[Scene-based reasoning records]
──────────────────────────────

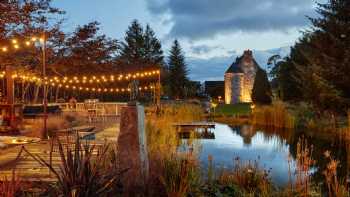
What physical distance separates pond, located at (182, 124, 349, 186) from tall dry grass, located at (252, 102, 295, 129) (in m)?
0.91

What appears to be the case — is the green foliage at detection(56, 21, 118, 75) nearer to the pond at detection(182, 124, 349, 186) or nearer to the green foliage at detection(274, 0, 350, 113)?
the pond at detection(182, 124, 349, 186)

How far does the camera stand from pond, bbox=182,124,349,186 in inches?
302

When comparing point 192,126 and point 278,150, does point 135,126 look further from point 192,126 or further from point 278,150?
point 192,126

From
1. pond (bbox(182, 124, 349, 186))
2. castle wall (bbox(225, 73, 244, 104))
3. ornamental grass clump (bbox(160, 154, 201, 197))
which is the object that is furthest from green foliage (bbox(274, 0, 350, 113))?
castle wall (bbox(225, 73, 244, 104))

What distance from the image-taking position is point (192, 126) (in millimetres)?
13945

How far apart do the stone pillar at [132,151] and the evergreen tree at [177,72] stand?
30.6m

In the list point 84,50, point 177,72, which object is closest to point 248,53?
point 177,72

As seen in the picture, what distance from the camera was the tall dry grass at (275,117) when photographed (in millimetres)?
14809

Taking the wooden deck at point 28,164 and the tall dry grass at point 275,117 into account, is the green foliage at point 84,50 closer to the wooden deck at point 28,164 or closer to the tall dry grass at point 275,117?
the tall dry grass at point 275,117

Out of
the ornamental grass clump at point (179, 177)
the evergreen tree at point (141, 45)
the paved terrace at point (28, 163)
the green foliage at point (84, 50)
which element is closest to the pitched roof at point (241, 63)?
the evergreen tree at point (141, 45)

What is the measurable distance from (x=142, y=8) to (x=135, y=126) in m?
59.0

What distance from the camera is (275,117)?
15367 millimetres

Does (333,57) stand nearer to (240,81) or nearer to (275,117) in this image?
(275,117)

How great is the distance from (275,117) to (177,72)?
2174 cm
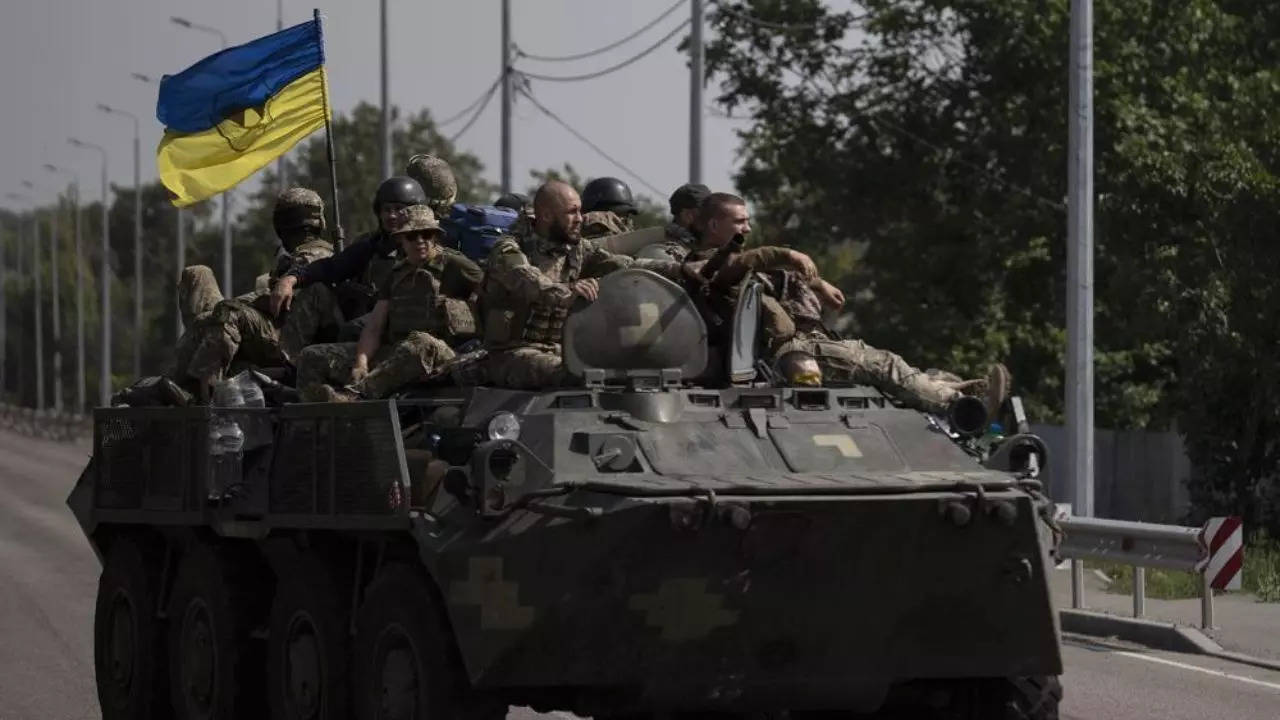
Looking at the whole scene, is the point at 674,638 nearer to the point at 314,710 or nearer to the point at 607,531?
the point at 607,531

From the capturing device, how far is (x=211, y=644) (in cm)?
1279

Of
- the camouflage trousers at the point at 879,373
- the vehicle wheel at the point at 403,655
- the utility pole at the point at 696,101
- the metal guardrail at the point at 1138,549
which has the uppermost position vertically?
the utility pole at the point at 696,101

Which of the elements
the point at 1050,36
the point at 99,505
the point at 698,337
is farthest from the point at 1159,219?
the point at 698,337

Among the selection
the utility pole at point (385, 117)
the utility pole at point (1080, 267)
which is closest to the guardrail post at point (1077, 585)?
the utility pole at point (1080, 267)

──────────────────────────────

GIVEN TASK >>
Print all the records again exactly; do not include any picture.

THE RESULT >>
What physical distance separates pond, located at (182, 124, 349, 186) from tall dry grass, located at (252, 102, 295, 129) (in m)?
0.91

What appears to be the case — is the green foliage at detection(56, 21, 118, 75) nearer to the pond at detection(182, 124, 349, 186) or nearer to the green foliage at detection(274, 0, 350, 113)?
the pond at detection(182, 124, 349, 186)

How far does the camera stand from pond, bbox=182,124,349,186 in inches?
302

When comparing point 192,126 and point 278,150, does point 135,126 look further from point 192,126 or further from point 278,150?
point 192,126

From
1. pond (bbox(182, 124, 349, 186))
2. castle wall (bbox(225, 73, 244, 104))
3. ornamental grass clump (bbox(160, 154, 201, 197))
which is the object that is furthest from green foliage (bbox(274, 0, 350, 113))?
castle wall (bbox(225, 73, 244, 104))

What distance from the image-taking position is point (192, 126) (in millimetres)?
13945

How far apart do the stone pillar at [132,151] and the evergreen tree at [177,72] stand?
30.6m

In the list point 84,50, point 177,72, which object is closest to point 248,53?
point 177,72

As seen in the picture, what distance from the camera was the tall dry grass at (275,117) when photographed (in millimetres)?
14809

Taking the wooden deck at point 28,164 and the tall dry grass at point 275,117 into account, is the green foliage at point 84,50 closer to the wooden deck at point 28,164 or closer to the tall dry grass at point 275,117?
the tall dry grass at point 275,117

Out of
the ornamental grass clump at point (179, 177)
the evergreen tree at point (141, 45)
the paved terrace at point (28, 163)
the green foliage at point (84, 50)
which element is closest to the pitched roof at point (241, 63)?
the evergreen tree at point (141, 45)

What is the measurable distance from (x=142, y=8) to (x=135, y=126) in m?
59.0

What distance from the camera is (275,117)?
15367 millimetres

Does (333,57) stand nearer to (240,81) or nearer to (275,117) in this image?
(275,117)

How great is the distance from (275,117) to (177,72)?
2174 cm
Looking at the whole scene, is the point at 674,638 nearer to the point at 314,710 or nearer to the point at 607,531?
the point at 607,531

From the capturing device, how far is (x=211, y=644) (in cm)?
1279

Of
- the camouflage trousers at the point at 879,373
- the vehicle wheel at the point at 403,655
- the utility pole at the point at 696,101
- the metal guardrail at the point at 1138,549
which has the uppermost position vertically?
the utility pole at the point at 696,101

Which of the elements
the point at 1050,36
the point at 99,505
the point at 698,337
is farthest from the point at 1159,219?
the point at 698,337

Among the selection
the utility pole at point (385, 117)
the utility pole at point (1080, 267)
which is closest to the guardrail post at point (1077, 585)?
the utility pole at point (1080, 267)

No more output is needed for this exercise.